### Exercise instructions
Convert the entries below, from the line containing "What is the distance" through the end of the entries, inclusive, into a Markdown table with the columns No. and Line. Put a row number and one line in each row, skip blank lines, and leave out the pictures.

### Supplied data

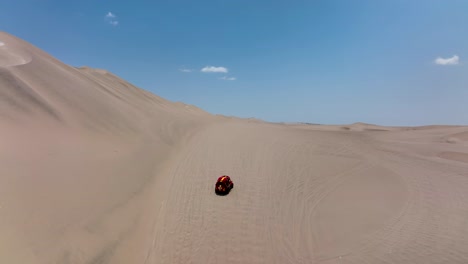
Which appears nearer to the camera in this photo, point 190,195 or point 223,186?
point 190,195

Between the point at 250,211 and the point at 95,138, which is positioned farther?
the point at 95,138

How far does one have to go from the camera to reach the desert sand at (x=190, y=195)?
→ 6355 mm

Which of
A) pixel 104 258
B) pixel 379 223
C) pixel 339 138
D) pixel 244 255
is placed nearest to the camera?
pixel 104 258

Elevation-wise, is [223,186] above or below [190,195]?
above

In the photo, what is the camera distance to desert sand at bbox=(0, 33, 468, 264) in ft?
20.9

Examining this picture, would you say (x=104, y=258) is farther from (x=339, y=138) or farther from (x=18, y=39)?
(x=18, y=39)

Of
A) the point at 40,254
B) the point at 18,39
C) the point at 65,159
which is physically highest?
the point at 18,39

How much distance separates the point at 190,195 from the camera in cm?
895

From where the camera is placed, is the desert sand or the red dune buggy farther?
the red dune buggy

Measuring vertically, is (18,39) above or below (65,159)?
above

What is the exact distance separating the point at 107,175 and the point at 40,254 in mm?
3636

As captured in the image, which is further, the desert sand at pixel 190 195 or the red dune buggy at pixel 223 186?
the red dune buggy at pixel 223 186

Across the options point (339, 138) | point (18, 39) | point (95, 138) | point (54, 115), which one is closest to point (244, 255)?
point (95, 138)

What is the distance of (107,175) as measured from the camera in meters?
8.98
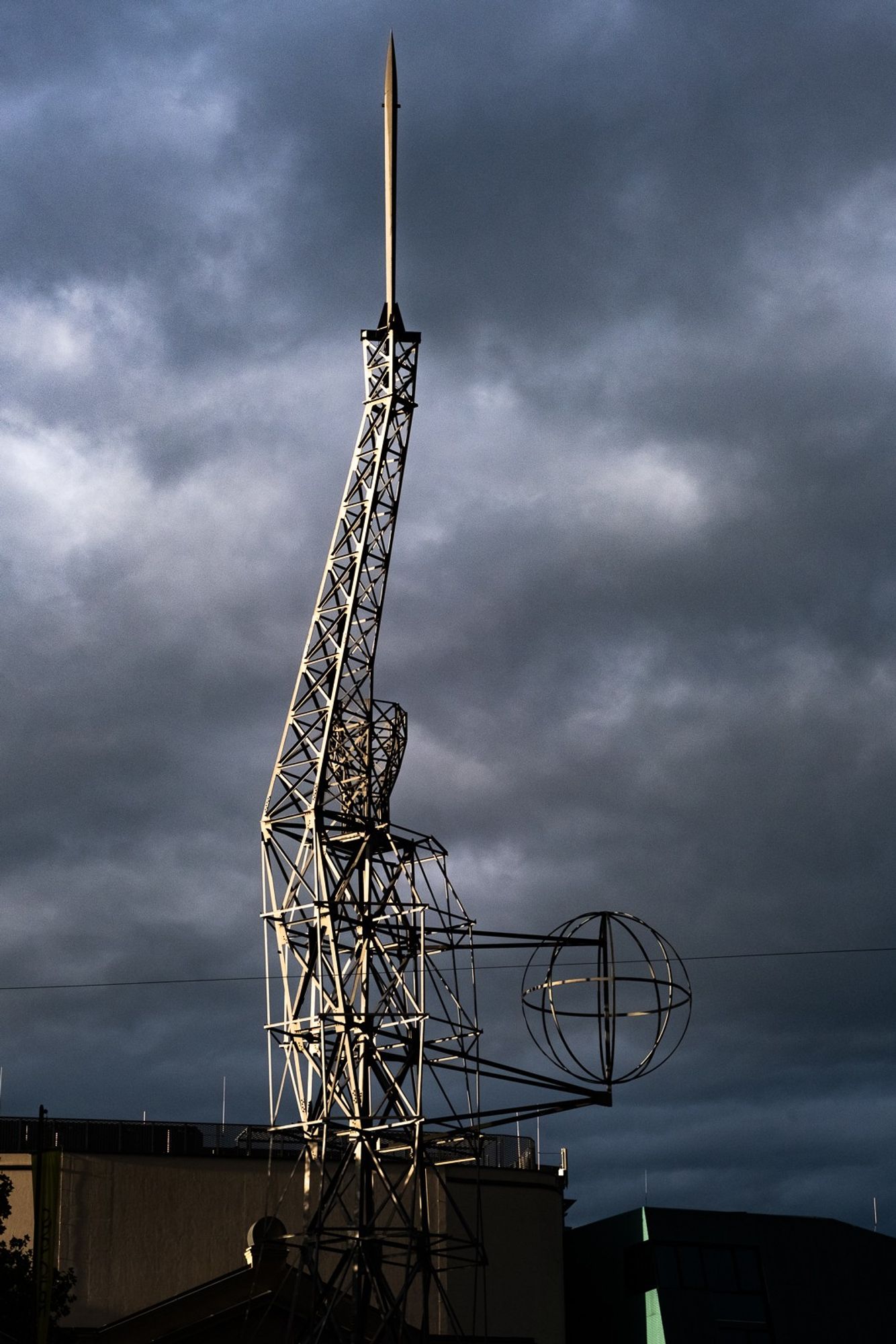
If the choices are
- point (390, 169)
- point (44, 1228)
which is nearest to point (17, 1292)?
point (44, 1228)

######

### Full response
| No. | Line |
|---|---|
| 1 | What is the distance of (107,175) as measured from the camera in meters? |
| 2 | 8.98 |
| 3 | If the choices are |
| 4 | - point (390, 169) |
| 5 | - point (44, 1228) |
| 6 | which is nearest to point (17, 1292)? |
| 7 | point (44, 1228) |